Scrivono all'assessore alla Sanità della Regione Piemonte, Federico Riboldi, la Lilt e le Acli di Cuneo per chiedere spiegazioni sulle visiste ai pazienti oncologici. Enrico Collità, presidente Lilt di Cuneo e Elio Lingua, presidente delle Acli provinciali lamentano che si sono moltiplicate le segnalazioni da parte di cittadini che, dopo aver affrontato un percorso oncologico, vengono abbandonati dal sistema saniario e si trovano in difficoltà nel prenotare esami di controllo (follow-up), essenziali per monitorare la propria condizione clinica.

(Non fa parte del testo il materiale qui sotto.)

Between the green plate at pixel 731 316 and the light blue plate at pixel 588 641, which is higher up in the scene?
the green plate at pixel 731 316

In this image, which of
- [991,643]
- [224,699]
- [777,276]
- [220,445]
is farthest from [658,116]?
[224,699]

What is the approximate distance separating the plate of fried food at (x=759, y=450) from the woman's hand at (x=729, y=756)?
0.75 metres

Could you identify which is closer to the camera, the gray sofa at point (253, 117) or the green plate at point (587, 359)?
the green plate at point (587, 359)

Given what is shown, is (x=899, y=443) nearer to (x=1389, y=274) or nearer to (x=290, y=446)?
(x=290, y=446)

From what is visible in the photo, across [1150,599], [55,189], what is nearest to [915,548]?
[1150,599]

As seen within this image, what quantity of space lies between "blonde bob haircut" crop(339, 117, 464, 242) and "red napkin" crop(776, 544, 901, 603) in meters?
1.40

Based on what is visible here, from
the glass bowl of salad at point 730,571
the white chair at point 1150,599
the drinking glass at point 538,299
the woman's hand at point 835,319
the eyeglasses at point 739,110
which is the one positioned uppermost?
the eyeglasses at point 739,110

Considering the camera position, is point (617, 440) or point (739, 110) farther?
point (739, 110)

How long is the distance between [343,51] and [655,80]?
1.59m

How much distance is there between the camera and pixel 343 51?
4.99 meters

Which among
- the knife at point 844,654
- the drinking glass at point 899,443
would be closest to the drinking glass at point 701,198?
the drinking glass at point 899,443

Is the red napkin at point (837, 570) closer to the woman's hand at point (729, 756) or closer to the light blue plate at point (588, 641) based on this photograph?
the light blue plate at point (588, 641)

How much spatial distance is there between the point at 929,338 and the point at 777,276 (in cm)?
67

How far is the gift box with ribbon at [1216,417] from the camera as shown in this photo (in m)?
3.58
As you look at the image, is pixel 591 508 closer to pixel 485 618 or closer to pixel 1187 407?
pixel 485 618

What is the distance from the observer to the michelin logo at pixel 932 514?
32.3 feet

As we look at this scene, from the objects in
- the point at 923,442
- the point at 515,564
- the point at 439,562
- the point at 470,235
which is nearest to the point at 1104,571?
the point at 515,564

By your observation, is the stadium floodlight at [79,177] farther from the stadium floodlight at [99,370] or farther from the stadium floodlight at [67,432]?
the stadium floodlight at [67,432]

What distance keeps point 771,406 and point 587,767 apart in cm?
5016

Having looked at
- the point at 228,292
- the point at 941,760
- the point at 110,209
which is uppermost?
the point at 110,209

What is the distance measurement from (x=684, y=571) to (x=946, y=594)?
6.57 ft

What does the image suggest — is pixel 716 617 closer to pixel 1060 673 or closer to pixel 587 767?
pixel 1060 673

Per cui si chiede che venga al più presto previsto un percorso prenotativo prioritario e dedicato per i pazienti oncologici.
Scrivono Lilt e Acli
Gent.mo Assessore,
grazie alla presenza capillare della nostra associazione ACLI a livello provinciale, in tutti i Comuni della provincia Granda, con Circoli e servizi, veniamo spesso a conoscenza di problematiche e difficoltà quotidiane che vivono i nostri soci, con conseguenze pesanti sulla loro qualità di vita.
Tra queste, negli ultimi tempi, si sono moltiplicate le segnalazioni da parte di cittadini che, dopo aver affrontato un percorso oncologico, si trovano oggi in difficoltà nel prenotare esami di controllo (follow-up), essenziali per monitorare la propria condizione clinica.
Siamo consapevoli che l’Azienda HUB stia continuando a profondere il massimo sforzo per garantire la qualità del percorso in fase attiva di terapia, ma rileviamo una crescente difficoltà sistemica nella gestione del follow-up, che pare derivare da una non ottimale sinergia tra l’organizzazione regionale (CUP) e le strutture sanitarie locali (ASL).
Una maggiore interoperabilità tra i sistemi informatici (ad es. PACS) favorirebbe un accesso condiviso e integrato alle immagini diagnostiche da parte dei clinici delle diverse strutture del territorio, rendendo possibile un confronto immediato tra gli esami, evitando inutili duplicazioni e alleggerendo la pressione su singole apparecchiature sovraccariche, mentre altre restano sottoutilizzate.
In tutto questo, occorre ricordare che il paziente oncologico vive già una condizione di forte stress e fragilità psicologica, aggravata ulteriormente dalla percezione di un sistema che, dopo le cure, tende a disperdere e frammentare l’assistenza.
Per questo chiediamo che venga al più presto previsto un percorso prenotativo prioritario e dedicato per i pazienti oncologici, possibilmente restituendo alle strutture che hanno in carico il malato (ad es. al CAS, anche tramite un filo diretto con il CUP) la possibilità di prenotare direttamente gli accertamenti necessari, nell’ottica di garantire continuità assistenziale e prossimità territoriale.
Certi che vorrà considerare con attenzione questo appello, Le porgiamo i nostri più cordiali saluti.